Books

THE RECOVERY OF MYSELF.

June 1931 C. N. Allen
Books
THE RECOVERY OF MYSELF.
June 1931 C. N. Allen

By Marian King. Yale University Press, New Haven, 1931. xi 148 pp.

Here is a book that tells of the beginnings, progress, and cure of a drug psychosis—with all the appeal of truth that is more fascinating than fiction. I enjoyed it especially, for it is evidence for my thesis that many of the nervous and mental diseases are built up on a mental or psychological basis. Here Veronal was an escape from the a too-exacting world and also a method of revenging real or imagined wrongs by a spoiled child.

Marian King had a childhood filled with ghosts who had to be locked up in their closets, dolls who became alive in her playing, and Psalms and other poetry to be learned as part of her introspective delight in books and things of the world of unreality. She balanced this, to be sure, by excellence at tennis and at the sports of girls' camps.

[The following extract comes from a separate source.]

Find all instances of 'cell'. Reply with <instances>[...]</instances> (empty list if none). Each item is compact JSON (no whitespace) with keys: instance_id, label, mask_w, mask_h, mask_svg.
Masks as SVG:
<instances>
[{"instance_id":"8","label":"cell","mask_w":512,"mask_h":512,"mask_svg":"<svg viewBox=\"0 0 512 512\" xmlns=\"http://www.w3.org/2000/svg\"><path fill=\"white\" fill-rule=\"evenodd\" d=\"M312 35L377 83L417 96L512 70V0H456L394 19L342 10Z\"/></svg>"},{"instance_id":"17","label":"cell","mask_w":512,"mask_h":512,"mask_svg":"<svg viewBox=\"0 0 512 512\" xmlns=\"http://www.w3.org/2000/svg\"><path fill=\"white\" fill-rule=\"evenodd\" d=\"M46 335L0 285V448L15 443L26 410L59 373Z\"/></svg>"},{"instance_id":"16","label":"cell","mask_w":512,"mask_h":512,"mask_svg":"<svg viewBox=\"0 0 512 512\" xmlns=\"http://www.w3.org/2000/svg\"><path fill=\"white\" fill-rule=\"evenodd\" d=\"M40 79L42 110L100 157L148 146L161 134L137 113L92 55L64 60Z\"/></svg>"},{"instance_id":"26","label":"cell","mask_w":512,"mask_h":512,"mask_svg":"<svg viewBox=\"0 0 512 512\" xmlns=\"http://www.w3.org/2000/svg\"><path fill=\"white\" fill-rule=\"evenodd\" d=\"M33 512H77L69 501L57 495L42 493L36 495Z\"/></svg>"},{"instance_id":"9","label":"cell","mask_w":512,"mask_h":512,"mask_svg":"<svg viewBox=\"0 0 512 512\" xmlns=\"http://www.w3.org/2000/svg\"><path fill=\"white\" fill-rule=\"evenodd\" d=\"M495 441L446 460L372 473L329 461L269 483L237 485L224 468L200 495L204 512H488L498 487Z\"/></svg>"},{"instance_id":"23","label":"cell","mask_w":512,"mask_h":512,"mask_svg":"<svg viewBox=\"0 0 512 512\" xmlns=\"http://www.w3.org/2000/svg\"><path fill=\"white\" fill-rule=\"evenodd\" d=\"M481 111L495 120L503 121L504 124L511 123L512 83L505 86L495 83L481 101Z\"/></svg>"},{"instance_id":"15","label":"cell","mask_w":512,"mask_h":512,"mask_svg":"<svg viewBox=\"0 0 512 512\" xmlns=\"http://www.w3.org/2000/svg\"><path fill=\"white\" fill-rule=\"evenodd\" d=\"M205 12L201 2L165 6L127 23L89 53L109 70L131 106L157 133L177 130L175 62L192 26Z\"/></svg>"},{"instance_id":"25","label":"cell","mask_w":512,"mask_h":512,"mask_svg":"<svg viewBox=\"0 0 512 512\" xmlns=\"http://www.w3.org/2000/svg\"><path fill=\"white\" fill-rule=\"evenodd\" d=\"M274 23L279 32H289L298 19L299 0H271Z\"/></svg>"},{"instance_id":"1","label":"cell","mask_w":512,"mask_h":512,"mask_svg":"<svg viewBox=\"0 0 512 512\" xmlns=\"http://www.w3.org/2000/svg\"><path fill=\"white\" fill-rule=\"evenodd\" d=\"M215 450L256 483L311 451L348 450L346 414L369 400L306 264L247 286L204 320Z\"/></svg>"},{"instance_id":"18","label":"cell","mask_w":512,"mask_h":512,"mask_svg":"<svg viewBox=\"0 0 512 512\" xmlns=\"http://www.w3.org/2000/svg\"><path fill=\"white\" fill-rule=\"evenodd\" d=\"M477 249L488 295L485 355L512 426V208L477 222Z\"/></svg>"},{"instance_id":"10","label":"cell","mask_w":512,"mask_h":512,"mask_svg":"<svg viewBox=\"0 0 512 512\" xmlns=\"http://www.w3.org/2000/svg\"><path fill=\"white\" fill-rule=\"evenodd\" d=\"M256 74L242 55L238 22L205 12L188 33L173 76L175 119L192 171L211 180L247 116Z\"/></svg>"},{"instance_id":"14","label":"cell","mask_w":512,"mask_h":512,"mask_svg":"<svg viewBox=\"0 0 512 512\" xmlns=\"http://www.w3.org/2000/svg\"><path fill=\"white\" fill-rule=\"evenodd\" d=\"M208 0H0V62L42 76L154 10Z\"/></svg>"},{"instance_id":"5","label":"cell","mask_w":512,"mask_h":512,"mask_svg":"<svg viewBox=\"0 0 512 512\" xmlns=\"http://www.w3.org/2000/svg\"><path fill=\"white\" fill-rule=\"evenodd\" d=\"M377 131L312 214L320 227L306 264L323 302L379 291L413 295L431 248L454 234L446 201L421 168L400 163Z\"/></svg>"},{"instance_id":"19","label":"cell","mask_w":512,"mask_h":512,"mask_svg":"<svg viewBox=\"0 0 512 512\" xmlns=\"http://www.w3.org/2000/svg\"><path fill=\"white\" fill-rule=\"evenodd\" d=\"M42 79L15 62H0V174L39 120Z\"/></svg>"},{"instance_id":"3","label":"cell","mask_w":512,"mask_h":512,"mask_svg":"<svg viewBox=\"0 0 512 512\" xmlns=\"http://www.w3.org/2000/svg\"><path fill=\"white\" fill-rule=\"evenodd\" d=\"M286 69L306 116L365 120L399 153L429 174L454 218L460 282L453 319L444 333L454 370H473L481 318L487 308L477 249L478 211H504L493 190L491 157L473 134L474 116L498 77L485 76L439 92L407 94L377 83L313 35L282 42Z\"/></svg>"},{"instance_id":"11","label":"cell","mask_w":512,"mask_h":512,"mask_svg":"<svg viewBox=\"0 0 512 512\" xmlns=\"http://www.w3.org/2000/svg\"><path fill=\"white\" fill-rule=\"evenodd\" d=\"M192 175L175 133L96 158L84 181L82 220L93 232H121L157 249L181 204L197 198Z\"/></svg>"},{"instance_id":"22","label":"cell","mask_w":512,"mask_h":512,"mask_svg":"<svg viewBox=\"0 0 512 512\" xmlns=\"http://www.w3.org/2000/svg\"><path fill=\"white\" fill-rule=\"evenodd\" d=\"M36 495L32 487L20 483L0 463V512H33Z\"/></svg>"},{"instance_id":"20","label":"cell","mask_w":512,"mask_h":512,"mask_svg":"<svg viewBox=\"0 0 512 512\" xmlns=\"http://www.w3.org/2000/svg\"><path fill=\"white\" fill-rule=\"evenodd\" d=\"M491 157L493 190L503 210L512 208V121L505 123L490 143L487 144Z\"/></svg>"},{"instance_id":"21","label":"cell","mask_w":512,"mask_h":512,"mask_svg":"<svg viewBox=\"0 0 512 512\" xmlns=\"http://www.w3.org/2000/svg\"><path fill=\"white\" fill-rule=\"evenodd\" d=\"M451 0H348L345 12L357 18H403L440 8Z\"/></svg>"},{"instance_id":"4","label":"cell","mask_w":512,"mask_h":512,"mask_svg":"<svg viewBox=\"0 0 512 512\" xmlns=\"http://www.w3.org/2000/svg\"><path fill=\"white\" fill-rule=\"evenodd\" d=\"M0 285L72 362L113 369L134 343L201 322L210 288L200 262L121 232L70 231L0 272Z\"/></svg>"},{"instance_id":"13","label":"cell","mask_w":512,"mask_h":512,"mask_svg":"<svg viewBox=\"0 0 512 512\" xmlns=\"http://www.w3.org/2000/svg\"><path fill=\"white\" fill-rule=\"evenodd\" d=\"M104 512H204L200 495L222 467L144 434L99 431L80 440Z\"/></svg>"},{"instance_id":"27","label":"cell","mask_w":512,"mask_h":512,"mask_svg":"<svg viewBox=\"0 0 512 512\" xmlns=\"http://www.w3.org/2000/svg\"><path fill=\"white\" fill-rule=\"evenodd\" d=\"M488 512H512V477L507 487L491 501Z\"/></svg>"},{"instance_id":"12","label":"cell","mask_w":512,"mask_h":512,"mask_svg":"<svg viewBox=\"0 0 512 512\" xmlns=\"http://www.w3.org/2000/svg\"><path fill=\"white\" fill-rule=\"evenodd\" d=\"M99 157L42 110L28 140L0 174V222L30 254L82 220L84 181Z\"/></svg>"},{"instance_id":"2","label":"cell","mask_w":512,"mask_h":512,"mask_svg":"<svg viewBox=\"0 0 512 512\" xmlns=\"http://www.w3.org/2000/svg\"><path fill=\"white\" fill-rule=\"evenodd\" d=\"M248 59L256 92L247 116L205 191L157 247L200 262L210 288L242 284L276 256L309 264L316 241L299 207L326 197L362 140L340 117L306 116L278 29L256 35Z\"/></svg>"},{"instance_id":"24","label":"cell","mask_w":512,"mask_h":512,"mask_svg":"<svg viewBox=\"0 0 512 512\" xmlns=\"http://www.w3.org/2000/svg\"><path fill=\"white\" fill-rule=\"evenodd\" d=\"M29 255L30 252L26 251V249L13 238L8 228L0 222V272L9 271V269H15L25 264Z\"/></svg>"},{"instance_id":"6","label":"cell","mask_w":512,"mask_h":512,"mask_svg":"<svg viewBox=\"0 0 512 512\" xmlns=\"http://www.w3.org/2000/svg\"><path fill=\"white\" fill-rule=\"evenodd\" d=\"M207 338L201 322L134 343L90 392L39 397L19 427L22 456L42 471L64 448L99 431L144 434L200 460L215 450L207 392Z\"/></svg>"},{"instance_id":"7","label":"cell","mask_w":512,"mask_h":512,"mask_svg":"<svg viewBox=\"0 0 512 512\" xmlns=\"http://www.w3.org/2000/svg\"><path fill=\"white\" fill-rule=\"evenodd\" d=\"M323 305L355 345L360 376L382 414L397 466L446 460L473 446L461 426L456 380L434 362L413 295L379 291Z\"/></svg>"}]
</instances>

Preparatory school meant more application to lessons that hitherto had been easy; and to cap the busy days, she began to take art lessons. Here she met a man who told her of Veronal as a means to give rest after work and to sustain one during it. She began using it to give her untroubled rest. But she later found that an overdose would upset her so that she could regard it as a revenge on her father when he crossed her in some more or less major desire. The first time was managed by the doctor, who did not tell her folks what she had done, but rather promised to get her the desired consent if she would drop the drug. Gradually, however, she found the drug became necessary again; she could not let her feelings go adequately by banging her typewriter.

The crisis of the book comes when her father over-ruled her acceptance of a position as camp couiicellor. Now she must have revenge, and so—after leaving plenty of signs telling what she had done,—she took fifty grains. She managed to escape with her life, but the consequences—a drug psychosis— were not much better than a living death. The rest of the book tells of her treatment and eventual cure in a private hospital for the insane. With the understanding of the motives for her behavior comes cure—but very slowly. The spoiled child has become socialized.

I enjoyed this book greatly; I recommend it to anyone who wishes to know why people do foolish things—why they "go insane." It takes rank with Beers' "The Mind That Found Itself," Hillyer's "Reluctantly Told," Owen's "Pick Up The Pieces," Leonard's "The Locomotive God," and Oliver's "Fear" as classic case studies. It is all truth—based on her diary and letters home. It may be read without morbid reactions.